WORK INSTRUCTIONS: What you return must match the entries exactly, except that the pictures are gone.

»»

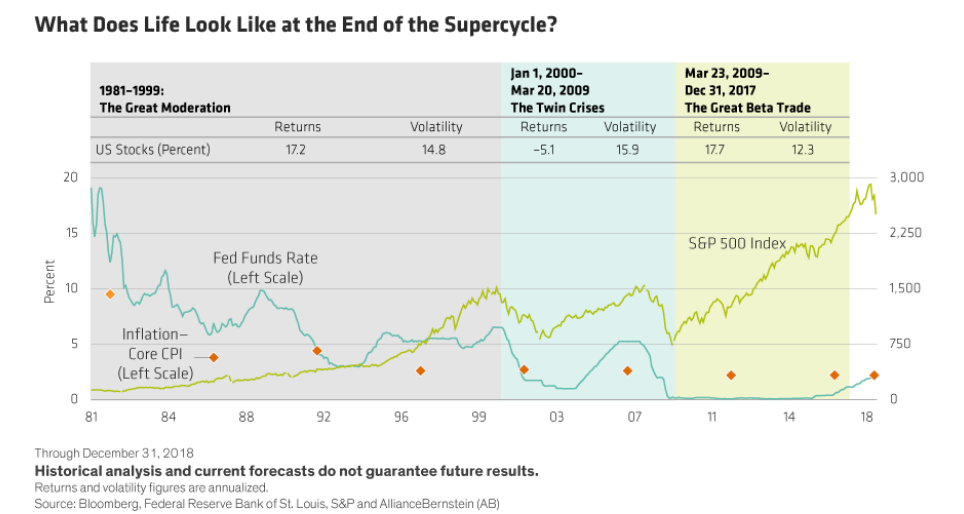 What Does Life Look Like at the End of the Supercycle?.png
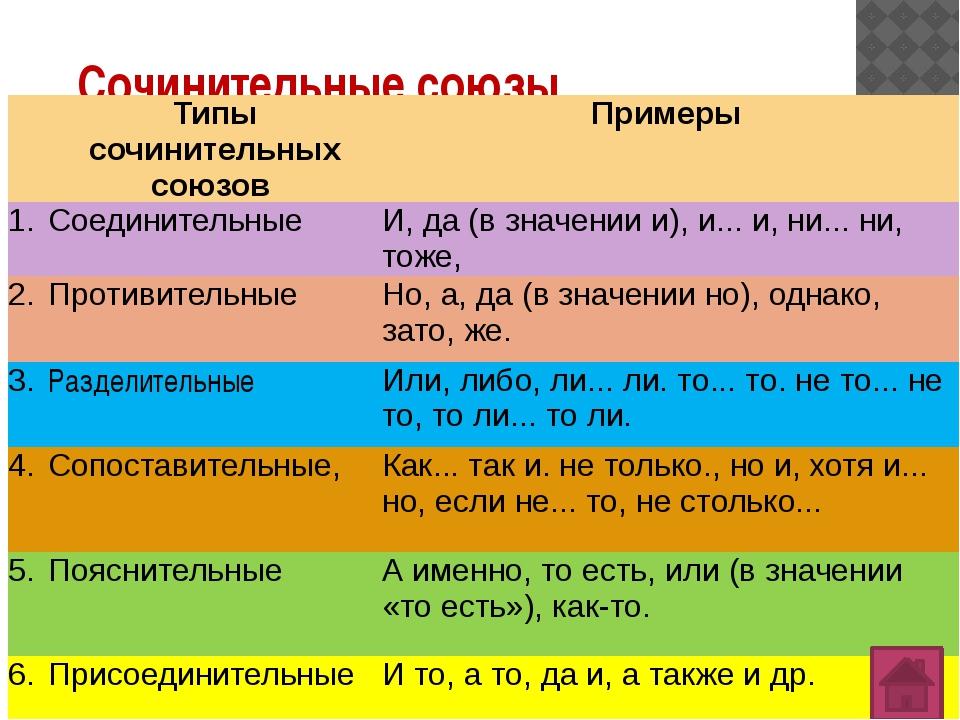 А9 Алгоритм выполнения задания 1 основа 2 и более основы ПП 2. Определи средс...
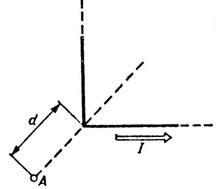 13. infinitely long conductor with current I = 50 A is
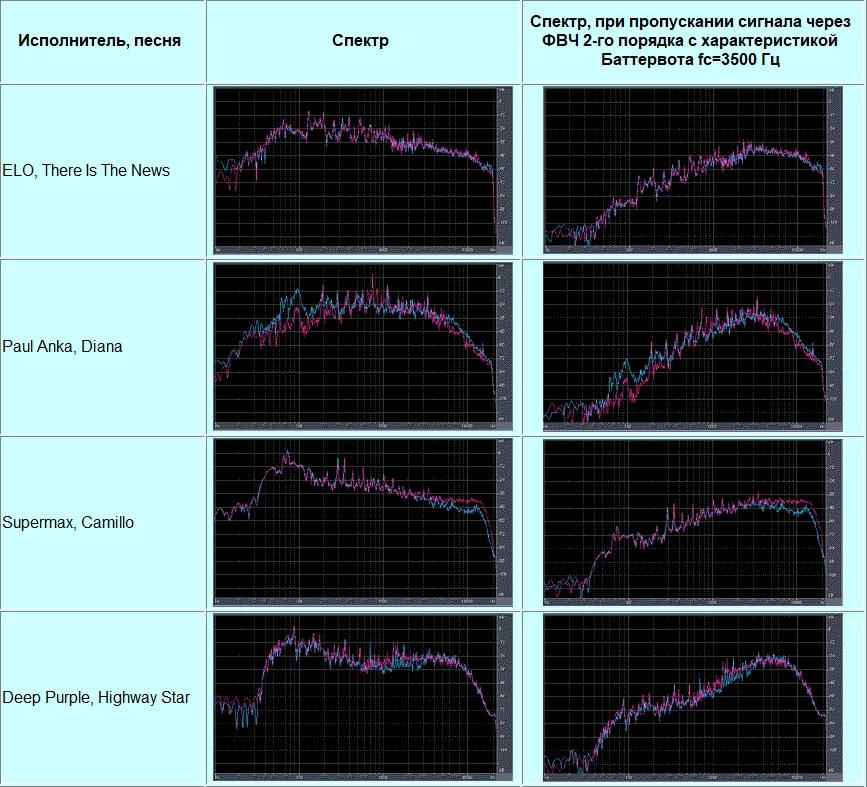 Распределение мощности в спектрах музыкальных сигналов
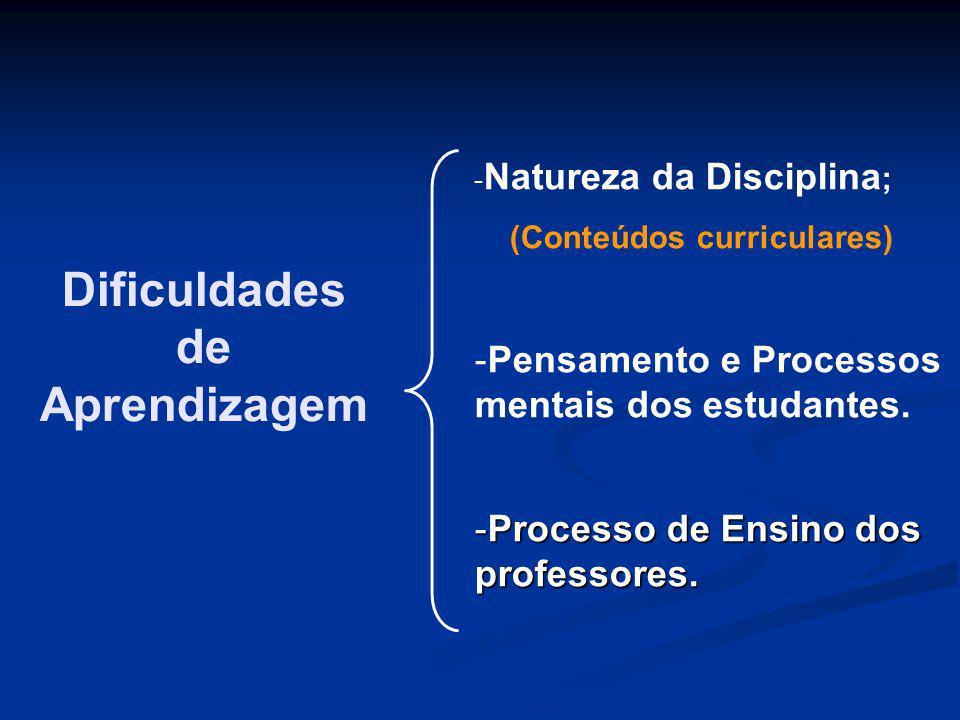 Dificuldades de Aprendizagem - Natureza da Disciplina ; (Conteúdos curriculares) -Pensamento e Processos mentais dos estudantes. -Processo de Ensino d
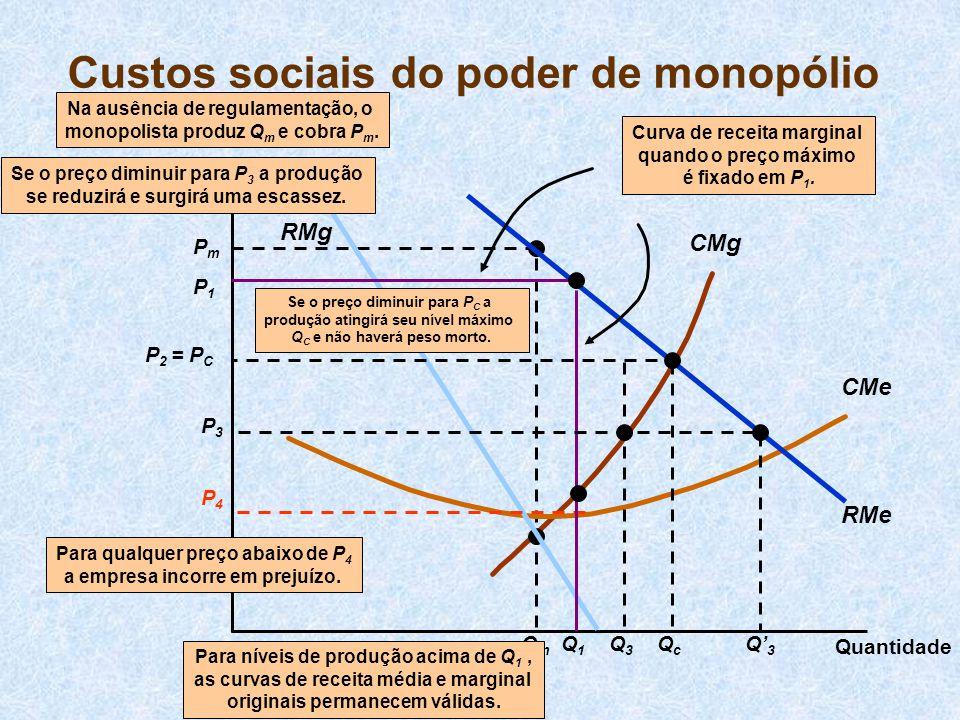 CMg PmPm QmQm CMe RMe RMg Na ausência de regulamentação, o monopolista produz Q m e cobra P m.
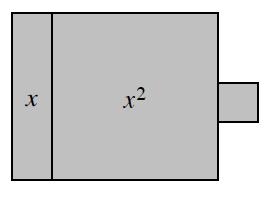 Find The Perimeter And Area Of Each Figure Made Algebra Tiles Below 4 112 Hw Etool Cpm Homework Help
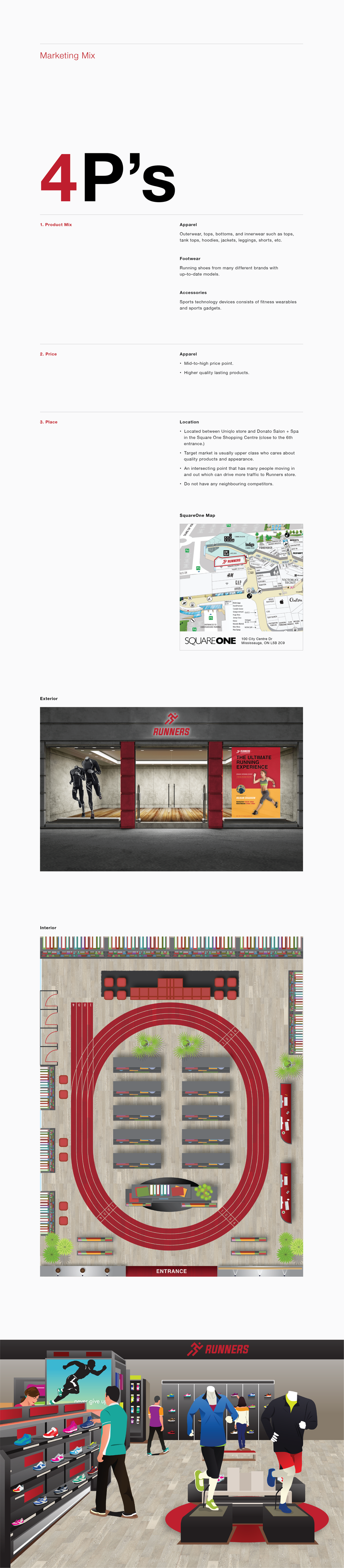Retail Project-03.png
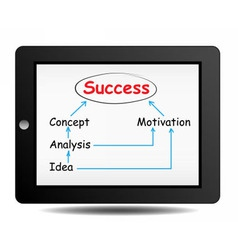 chart success vector image vector image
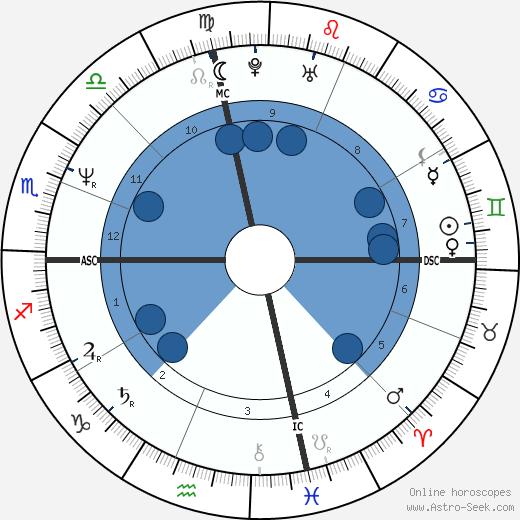 Kyle Petty wikipedia, horoscope, astrology, instagram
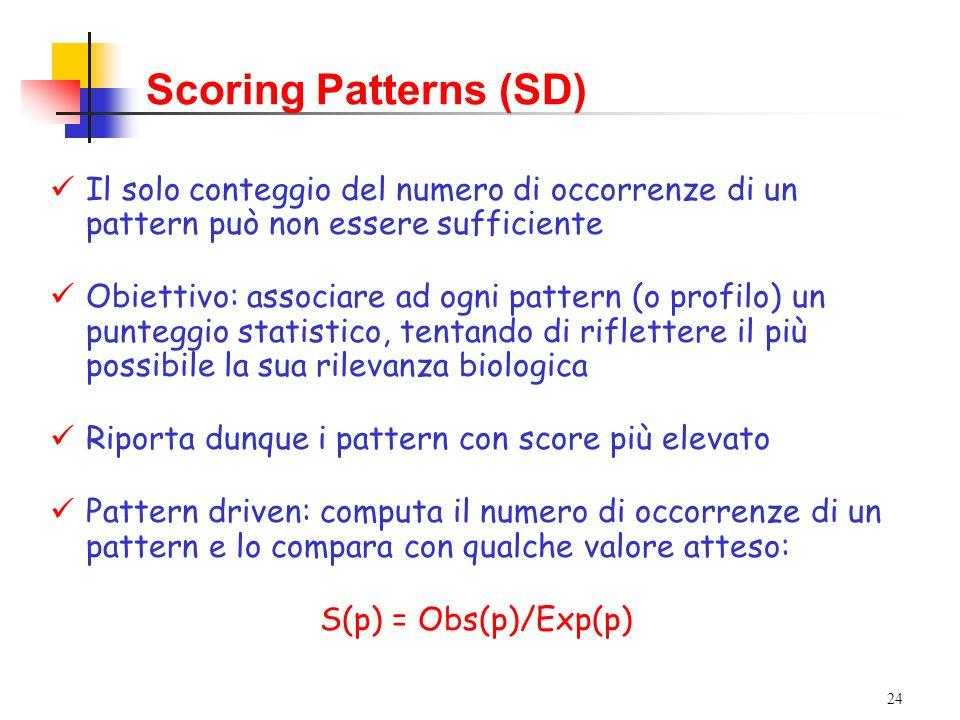 24 Scoring Patterns (SD) Il solo conteggio del numero di occorrenze di un pattern può non essere sufficiente Obiettivo: associare ad ogni pattern (o p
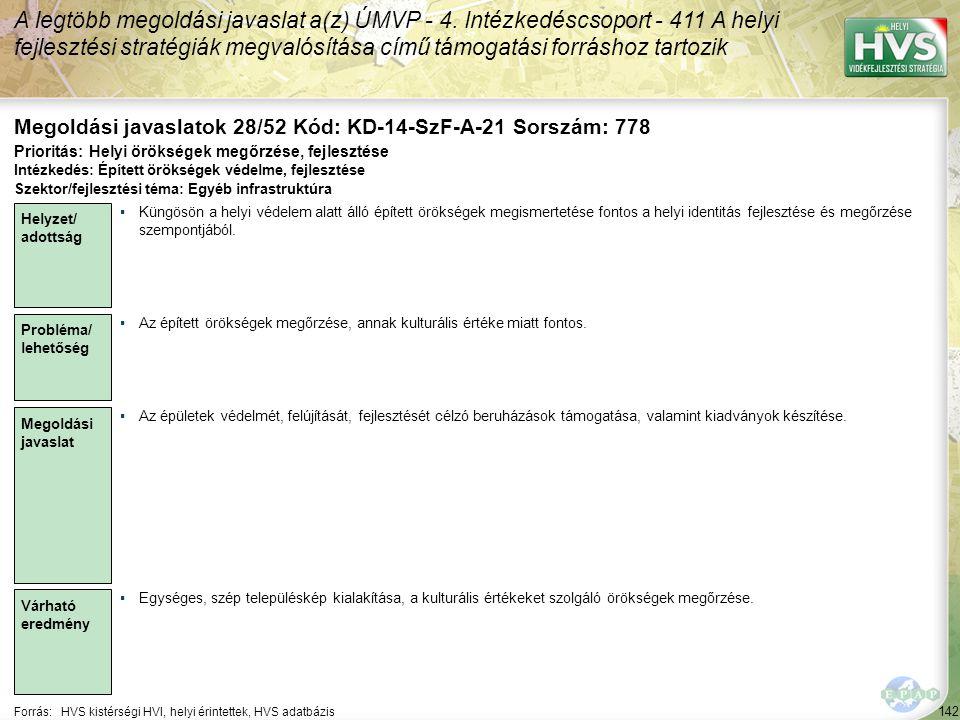 142 Forrás:HVS kistérségi HVI, helyi érintettek, HVS adatbázis Megoldási javaslatok 28/52 Kód: KD-14-SzF-A-21 Sorszám: 778 A legtöbb megoldási javaslat a(z) ÚMVP - 4.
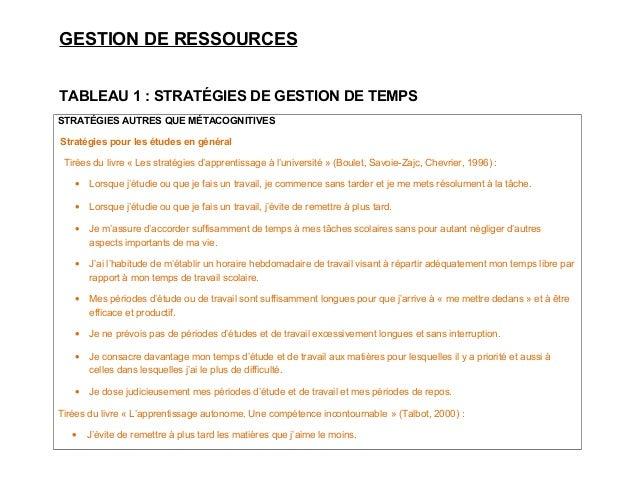 GESTION DE RESSOURCES TABLEAU 1 : STRATÉGIES DE GESTION DE TEMPS STRATÉGIES AUTRES QUE MÉTACOGNITIVES Stratégies pour les ...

««

YOUR SOLUTION:
 What Does Life Look Like at the End of the Supercycle?.png
 А9 Алгоритм выполнения задания 1 основа 2 и более основы ПП 2. Определи средс...
 13. infinitely long conductor with current I = 50 A is
 Распределение мощности в спектрах музыкальных сигналов
 Dificuldades de Aprendizagem - Natureza da Disciplina ; (Conteúdos curriculares) -Pensamento e Processos mentais dos estudantes. -Processo de Ensino d
 CMg PmPm QmQm CMe RMe RMg Na ausência de regulamentação, o monopolista produz Q m e cobra P m.
 Find The Perimeter And Area Of Each Figure Made Algebra Tiles Below 4 112 Hw Etool Cpm Homework Help
Retail Project-03.png
 chart success vector image vector image
 Kyle Petty wikipedia, horoscope, astrology, instagram
 24 Scoring Patterns (SD) Il solo conteggio del numero di occorrenze di un pattern può non essere sufficiente Obiettivo: associare ad ogni pattern (o p
 142 Forrás:HVS kistérségi HVI, helyi érintettek, HVS adatbázis Megoldási javaslatok 28/52 Kód: KD-14-SzF-A-21 Sorszám: 778 A legtöbb megoldási javaslat a(z) ÚMVP - 4.
 GESTION DE RESSOURCES TABLEAU 1 : STRATÉGIES DE GESTION DE TEMPS STRATÉGIES AUTRES QUE MÉTACOGNITIVES Stratégies pour les ...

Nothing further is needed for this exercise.